McCormick received a science degree from M.I.T. in 1904, an extraordinary accomplishment at that time. She married soon after, forgoing a medical career -- and not long after that, her husband sank in to schizophrenia. Though Katharine never gave up her feminist convictions, agitating for votes for women and birth control, she devoted the next 43 years to ensuring the care of her husband. He died in 1947, leaving her 35 million dollars. And thereafter, she devoted herself to supporting Pincus' research on the Pill and building a dorm for women at M.I.T.

These four were colorful characters, but I could have wished that Jonathan Eig could have given us a little more about some of the other figures and matters he mentions in passing.
  • I would have liked to read more about Pincus' co-worker M.C. Chang, a Chinese scientist who turned up via studies in Scotland and England, lived in a corner of the laboratory, and seems to have spent years dissecting rabbits for Pincus. Eig says he put up with these conditions because of his Confucianism. Huh?
  • It seems clear that early trials of the Pill in Puerto Rico would never meet current ethical standards for informed consent from human subjects. And the researchers knew they somehow had a good thing going in this exotic locale where they found compliant subjects, women who would stick to the trial and take their pills, despite side effects which caused medical students and mainland women to drop out. Yet Eig never really explores why the Puerto Ricans were so much more cooperative. There seems to have been an intersection of poverty, social and familial conditions, as well as women's self-realization going on there that this book never explores -- just as the scientists seem to have been oblivious to the lives of these women.
  • For feminists who've heard of Sanger nowadays, we've probably heard of her as a racial eugenicist, a privileged advocate for the purity of a white race. Eig takes the view that her eugenics enthusiasm was only in part a true expression of her beliefs:

    [Eugenics in the '20s meant] a biological program that would reduce the size of immigrant and racial groups they deemed less desirable. It was no great surprise that Sanger, who learned about eugenics from Havelock Ellis, would find it attractive. 'More children from the fit, less from the unfit -- that is the chief issue of birth control,' read a 1919 editorial in Sanger's Birth Control Review. She believed that women should be empowered to control and limit their own reproduction. She also argued that the government would not have to resort to welfare for the poor if society used the same efficient reproductive techniques as 'modern stockbreeders' to improve the health of the populace. ... Even after World War II, when the Nazis attempted to eradicate whole races and religions using sterilization and mass murder to accomplish their goals, Sanger held firm.'Parenthood,' she said repeatedly, 'should be considered a privilege, not a right.' ...

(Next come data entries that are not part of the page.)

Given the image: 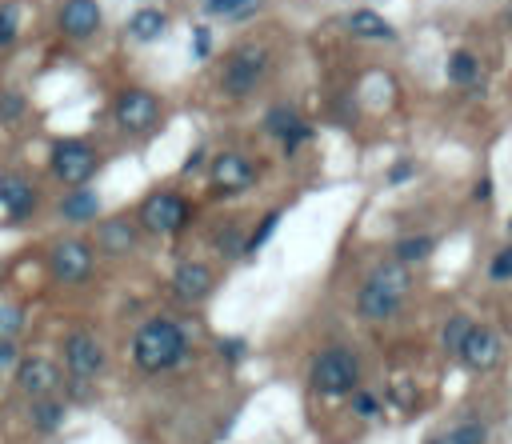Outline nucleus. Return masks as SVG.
I'll use <instances>...</instances> for the list:
<instances>
[{
    "mask_svg": "<svg viewBox=\"0 0 512 444\" xmlns=\"http://www.w3.org/2000/svg\"><path fill=\"white\" fill-rule=\"evenodd\" d=\"M488 280H492V284H512V244H504V248L488 260Z\"/></svg>",
    "mask_w": 512,
    "mask_h": 444,
    "instance_id": "2f4dec72",
    "label": "nucleus"
},
{
    "mask_svg": "<svg viewBox=\"0 0 512 444\" xmlns=\"http://www.w3.org/2000/svg\"><path fill=\"white\" fill-rule=\"evenodd\" d=\"M216 252L224 256V260H236V256H244V232L236 228V224H224V228H216Z\"/></svg>",
    "mask_w": 512,
    "mask_h": 444,
    "instance_id": "c85d7f7f",
    "label": "nucleus"
},
{
    "mask_svg": "<svg viewBox=\"0 0 512 444\" xmlns=\"http://www.w3.org/2000/svg\"><path fill=\"white\" fill-rule=\"evenodd\" d=\"M360 380H364V368H360L356 352H348L340 344L324 348L308 368V384L316 396H348L360 388Z\"/></svg>",
    "mask_w": 512,
    "mask_h": 444,
    "instance_id": "39448f33",
    "label": "nucleus"
},
{
    "mask_svg": "<svg viewBox=\"0 0 512 444\" xmlns=\"http://www.w3.org/2000/svg\"><path fill=\"white\" fill-rule=\"evenodd\" d=\"M428 444H488V428H484L480 420H464V424H456V428L432 436Z\"/></svg>",
    "mask_w": 512,
    "mask_h": 444,
    "instance_id": "b1692460",
    "label": "nucleus"
},
{
    "mask_svg": "<svg viewBox=\"0 0 512 444\" xmlns=\"http://www.w3.org/2000/svg\"><path fill=\"white\" fill-rule=\"evenodd\" d=\"M500 356H504V344H500L496 328H488V324H472L456 348V360L468 372H492V368H500Z\"/></svg>",
    "mask_w": 512,
    "mask_h": 444,
    "instance_id": "f8f14e48",
    "label": "nucleus"
},
{
    "mask_svg": "<svg viewBox=\"0 0 512 444\" xmlns=\"http://www.w3.org/2000/svg\"><path fill=\"white\" fill-rule=\"evenodd\" d=\"M216 348H220V356H224V360H228V364H236V360H240V356H244V348H248V344H244V340H240V336H224V340H220V344H216Z\"/></svg>",
    "mask_w": 512,
    "mask_h": 444,
    "instance_id": "f704fd0d",
    "label": "nucleus"
},
{
    "mask_svg": "<svg viewBox=\"0 0 512 444\" xmlns=\"http://www.w3.org/2000/svg\"><path fill=\"white\" fill-rule=\"evenodd\" d=\"M280 216H284V208H272V212H264V220L244 236V256H256L268 240H272V232H276V224H280Z\"/></svg>",
    "mask_w": 512,
    "mask_h": 444,
    "instance_id": "bb28decb",
    "label": "nucleus"
},
{
    "mask_svg": "<svg viewBox=\"0 0 512 444\" xmlns=\"http://www.w3.org/2000/svg\"><path fill=\"white\" fill-rule=\"evenodd\" d=\"M408 292H412V272L404 264H396V260L376 264L364 276V284L356 288V316L368 324H384V320L400 316Z\"/></svg>",
    "mask_w": 512,
    "mask_h": 444,
    "instance_id": "f03ea898",
    "label": "nucleus"
},
{
    "mask_svg": "<svg viewBox=\"0 0 512 444\" xmlns=\"http://www.w3.org/2000/svg\"><path fill=\"white\" fill-rule=\"evenodd\" d=\"M192 216V204L188 196L172 192V188H160V192H148L136 208V228H144L148 236H176Z\"/></svg>",
    "mask_w": 512,
    "mask_h": 444,
    "instance_id": "423d86ee",
    "label": "nucleus"
},
{
    "mask_svg": "<svg viewBox=\"0 0 512 444\" xmlns=\"http://www.w3.org/2000/svg\"><path fill=\"white\" fill-rule=\"evenodd\" d=\"M344 28H348L356 40H396V28H392L380 12H372V8H352V12L344 16Z\"/></svg>",
    "mask_w": 512,
    "mask_h": 444,
    "instance_id": "6ab92c4d",
    "label": "nucleus"
},
{
    "mask_svg": "<svg viewBox=\"0 0 512 444\" xmlns=\"http://www.w3.org/2000/svg\"><path fill=\"white\" fill-rule=\"evenodd\" d=\"M448 80H452L456 88H480L484 68H480V60H476L468 48H456V52L448 56Z\"/></svg>",
    "mask_w": 512,
    "mask_h": 444,
    "instance_id": "4be33fe9",
    "label": "nucleus"
},
{
    "mask_svg": "<svg viewBox=\"0 0 512 444\" xmlns=\"http://www.w3.org/2000/svg\"><path fill=\"white\" fill-rule=\"evenodd\" d=\"M508 20H512V4H508Z\"/></svg>",
    "mask_w": 512,
    "mask_h": 444,
    "instance_id": "ea45409f",
    "label": "nucleus"
},
{
    "mask_svg": "<svg viewBox=\"0 0 512 444\" xmlns=\"http://www.w3.org/2000/svg\"><path fill=\"white\" fill-rule=\"evenodd\" d=\"M216 288V272L204 260H180L172 268V296L184 304H200Z\"/></svg>",
    "mask_w": 512,
    "mask_h": 444,
    "instance_id": "dca6fc26",
    "label": "nucleus"
},
{
    "mask_svg": "<svg viewBox=\"0 0 512 444\" xmlns=\"http://www.w3.org/2000/svg\"><path fill=\"white\" fill-rule=\"evenodd\" d=\"M268 72H272V48L260 40H244L220 64V92L232 100H244L268 80Z\"/></svg>",
    "mask_w": 512,
    "mask_h": 444,
    "instance_id": "7ed1b4c3",
    "label": "nucleus"
},
{
    "mask_svg": "<svg viewBox=\"0 0 512 444\" xmlns=\"http://www.w3.org/2000/svg\"><path fill=\"white\" fill-rule=\"evenodd\" d=\"M48 276L64 288H80L96 276V248L92 240H80V236H64L48 248Z\"/></svg>",
    "mask_w": 512,
    "mask_h": 444,
    "instance_id": "0eeeda50",
    "label": "nucleus"
},
{
    "mask_svg": "<svg viewBox=\"0 0 512 444\" xmlns=\"http://www.w3.org/2000/svg\"><path fill=\"white\" fill-rule=\"evenodd\" d=\"M468 328H472V320H468L464 312H452V316L444 320V328H440V348H444L448 356H456V348H460V340H464Z\"/></svg>",
    "mask_w": 512,
    "mask_h": 444,
    "instance_id": "cd10ccee",
    "label": "nucleus"
},
{
    "mask_svg": "<svg viewBox=\"0 0 512 444\" xmlns=\"http://www.w3.org/2000/svg\"><path fill=\"white\" fill-rule=\"evenodd\" d=\"M92 248L104 252V256H112V260L132 256V252L140 248V228H136V220H128V216H104V220H96Z\"/></svg>",
    "mask_w": 512,
    "mask_h": 444,
    "instance_id": "4468645a",
    "label": "nucleus"
},
{
    "mask_svg": "<svg viewBox=\"0 0 512 444\" xmlns=\"http://www.w3.org/2000/svg\"><path fill=\"white\" fill-rule=\"evenodd\" d=\"M348 396H352L348 404H352V416H356V420H376V416L384 412V400H380L376 392H368V388H356V392H348Z\"/></svg>",
    "mask_w": 512,
    "mask_h": 444,
    "instance_id": "c756f323",
    "label": "nucleus"
},
{
    "mask_svg": "<svg viewBox=\"0 0 512 444\" xmlns=\"http://www.w3.org/2000/svg\"><path fill=\"white\" fill-rule=\"evenodd\" d=\"M132 368L144 376L172 372L188 356V328L172 316H152L132 332Z\"/></svg>",
    "mask_w": 512,
    "mask_h": 444,
    "instance_id": "f257e3e1",
    "label": "nucleus"
},
{
    "mask_svg": "<svg viewBox=\"0 0 512 444\" xmlns=\"http://www.w3.org/2000/svg\"><path fill=\"white\" fill-rule=\"evenodd\" d=\"M488 196H492V180H480L476 184V200H488Z\"/></svg>",
    "mask_w": 512,
    "mask_h": 444,
    "instance_id": "58836bf2",
    "label": "nucleus"
},
{
    "mask_svg": "<svg viewBox=\"0 0 512 444\" xmlns=\"http://www.w3.org/2000/svg\"><path fill=\"white\" fill-rule=\"evenodd\" d=\"M192 56L196 60H208L212 56V32H208V24H196L192 28Z\"/></svg>",
    "mask_w": 512,
    "mask_h": 444,
    "instance_id": "72a5a7b5",
    "label": "nucleus"
},
{
    "mask_svg": "<svg viewBox=\"0 0 512 444\" xmlns=\"http://www.w3.org/2000/svg\"><path fill=\"white\" fill-rule=\"evenodd\" d=\"M20 36V8L16 4H0V52L12 48Z\"/></svg>",
    "mask_w": 512,
    "mask_h": 444,
    "instance_id": "7c9ffc66",
    "label": "nucleus"
},
{
    "mask_svg": "<svg viewBox=\"0 0 512 444\" xmlns=\"http://www.w3.org/2000/svg\"><path fill=\"white\" fill-rule=\"evenodd\" d=\"M160 116H164V104H160V96L148 92V88H124V92H116V100H112V120H116V128L128 132V136H148V132L160 124Z\"/></svg>",
    "mask_w": 512,
    "mask_h": 444,
    "instance_id": "6e6552de",
    "label": "nucleus"
},
{
    "mask_svg": "<svg viewBox=\"0 0 512 444\" xmlns=\"http://www.w3.org/2000/svg\"><path fill=\"white\" fill-rule=\"evenodd\" d=\"M16 360H20V352H16V340L0 336V376H4V372H12V368H16Z\"/></svg>",
    "mask_w": 512,
    "mask_h": 444,
    "instance_id": "c9c22d12",
    "label": "nucleus"
},
{
    "mask_svg": "<svg viewBox=\"0 0 512 444\" xmlns=\"http://www.w3.org/2000/svg\"><path fill=\"white\" fill-rule=\"evenodd\" d=\"M204 12L224 20H252L260 12V0H204Z\"/></svg>",
    "mask_w": 512,
    "mask_h": 444,
    "instance_id": "393cba45",
    "label": "nucleus"
},
{
    "mask_svg": "<svg viewBox=\"0 0 512 444\" xmlns=\"http://www.w3.org/2000/svg\"><path fill=\"white\" fill-rule=\"evenodd\" d=\"M432 252H436V236H428V232H408V236H400V240L392 244V260L404 264V268L424 264Z\"/></svg>",
    "mask_w": 512,
    "mask_h": 444,
    "instance_id": "aec40b11",
    "label": "nucleus"
},
{
    "mask_svg": "<svg viewBox=\"0 0 512 444\" xmlns=\"http://www.w3.org/2000/svg\"><path fill=\"white\" fill-rule=\"evenodd\" d=\"M36 204H40V196H36V188H32L28 176H20V172H4L0 176V208H4V216L12 224L32 220L36 216Z\"/></svg>",
    "mask_w": 512,
    "mask_h": 444,
    "instance_id": "2eb2a0df",
    "label": "nucleus"
},
{
    "mask_svg": "<svg viewBox=\"0 0 512 444\" xmlns=\"http://www.w3.org/2000/svg\"><path fill=\"white\" fill-rule=\"evenodd\" d=\"M508 232H512V220H508Z\"/></svg>",
    "mask_w": 512,
    "mask_h": 444,
    "instance_id": "a19ab883",
    "label": "nucleus"
},
{
    "mask_svg": "<svg viewBox=\"0 0 512 444\" xmlns=\"http://www.w3.org/2000/svg\"><path fill=\"white\" fill-rule=\"evenodd\" d=\"M164 28H168V16H164L160 8H136V12L128 16V36H132L136 44L160 40V36H164Z\"/></svg>",
    "mask_w": 512,
    "mask_h": 444,
    "instance_id": "412c9836",
    "label": "nucleus"
},
{
    "mask_svg": "<svg viewBox=\"0 0 512 444\" xmlns=\"http://www.w3.org/2000/svg\"><path fill=\"white\" fill-rule=\"evenodd\" d=\"M416 176V164L412 160H396L392 168H388V184H408Z\"/></svg>",
    "mask_w": 512,
    "mask_h": 444,
    "instance_id": "e433bc0d",
    "label": "nucleus"
},
{
    "mask_svg": "<svg viewBox=\"0 0 512 444\" xmlns=\"http://www.w3.org/2000/svg\"><path fill=\"white\" fill-rule=\"evenodd\" d=\"M24 120H28V96L16 92V88H4V92H0V124H4V128H16V124H24Z\"/></svg>",
    "mask_w": 512,
    "mask_h": 444,
    "instance_id": "a878e982",
    "label": "nucleus"
},
{
    "mask_svg": "<svg viewBox=\"0 0 512 444\" xmlns=\"http://www.w3.org/2000/svg\"><path fill=\"white\" fill-rule=\"evenodd\" d=\"M68 396L76 404H88L92 400V380H68Z\"/></svg>",
    "mask_w": 512,
    "mask_h": 444,
    "instance_id": "4c0bfd02",
    "label": "nucleus"
},
{
    "mask_svg": "<svg viewBox=\"0 0 512 444\" xmlns=\"http://www.w3.org/2000/svg\"><path fill=\"white\" fill-rule=\"evenodd\" d=\"M20 324H24V308H20V304H8V300H0V336L16 340Z\"/></svg>",
    "mask_w": 512,
    "mask_h": 444,
    "instance_id": "473e14b6",
    "label": "nucleus"
},
{
    "mask_svg": "<svg viewBox=\"0 0 512 444\" xmlns=\"http://www.w3.org/2000/svg\"><path fill=\"white\" fill-rule=\"evenodd\" d=\"M60 352H64V368H68L72 380H92V384L100 380V372H104V348H100V340L88 328L68 332Z\"/></svg>",
    "mask_w": 512,
    "mask_h": 444,
    "instance_id": "9b49d317",
    "label": "nucleus"
},
{
    "mask_svg": "<svg viewBox=\"0 0 512 444\" xmlns=\"http://www.w3.org/2000/svg\"><path fill=\"white\" fill-rule=\"evenodd\" d=\"M56 208H60L64 224H96L100 220V196L92 188H68Z\"/></svg>",
    "mask_w": 512,
    "mask_h": 444,
    "instance_id": "a211bd4d",
    "label": "nucleus"
},
{
    "mask_svg": "<svg viewBox=\"0 0 512 444\" xmlns=\"http://www.w3.org/2000/svg\"><path fill=\"white\" fill-rule=\"evenodd\" d=\"M48 172L64 188H88V180L100 172V152L84 136H60L48 148Z\"/></svg>",
    "mask_w": 512,
    "mask_h": 444,
    "instance_id": "20e7f679",
    "label": "nucleus"
},
{
    "mask_svg": "<svg viewBox=\"0 0 512 444\" xmlns=\"http://www.w3.org/2000/svg\"><path fill=\"white\" fill-rule=\"evenodd\" d=\"M56 24H60V32L68 40H88L100 28V4L96 0H64Z\"/></svg>",
    "mask_w": 512,
    "mask_h": 444,
    "instance_id": "f3484780",
    "label": "nucleus"
},
{
    "mask_svg": "<svg viewBox=\"0 0 512 444\" xmlns=\"http://www.w3.org/2000/svg\"><path fill=\"white\" fill-rule=\"evenodd\" d=\"M12 376H16V388H20L24 396H32V400L56 396V392L64 388V368H60L56 360L40 356V352L20 356V360H16V368H12Z\"/></svg>",
    "mask_w": 512,
    "mask_h": 444,
    "instance_id": "9d476101",
    "label": "nucleus"
},
{
    "mask_svg": "<svg viewBox=\"0 0 512 444\" xmlns=\"http://www.w3.org/2000/svg\"><path fill=\"white\" fill-rule=\"evenodd\" d=\"M252 184H256V164L244 152L228 148V152H216L212 156V164H208V188L216 196H240Z\"/></svg>",
    "mask_w": 512,
    "mask_h": 444,
    "instance_id": "1a4fd4ad",
    "label": "nucleus"
},
{
    "mask_svg": "<svg viewBox=\"0 0 512 444\" xmlns=\"http://www.w3.org/2000/svg\"><path fill=\"white\" fill-rule=\"evenodd\" d=\"M264 132L276 136V144L284 148V156L312 140V124H308L292 104H272V108L264 112Z\"/></svg>",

    ... Sanger had begun her crusade as an advocate for the poor and disenfranchised, but in cozying up to the eugenicists she had effectively converted it, as historian David M. Kennedy wrote, 'from a radical program of social disruption to a conservative program of social control.' ... If she wasn't quite married [to the racial eugenicists] she'd been in bed with them for so long that there was no way to call it off. ...

    How to come to terms with a figure with such repulsive views who nonetheless helped liberate sex for women? Now there's a worthy topic.

1 comment:

Hattie said...

It could be that I'm the last woman on earth who has never taken oral contraceptives or "hormone replacement." The initial reaction of many was suspicion, but that was because we were the kind of women who could successfully control our reproduction with barrier contraceptives, for the most part, and had access to abortion if necessary. I don't think I was aware at that time of how little agency many women had in their sex lives and how they often ended up with more children than they wanted.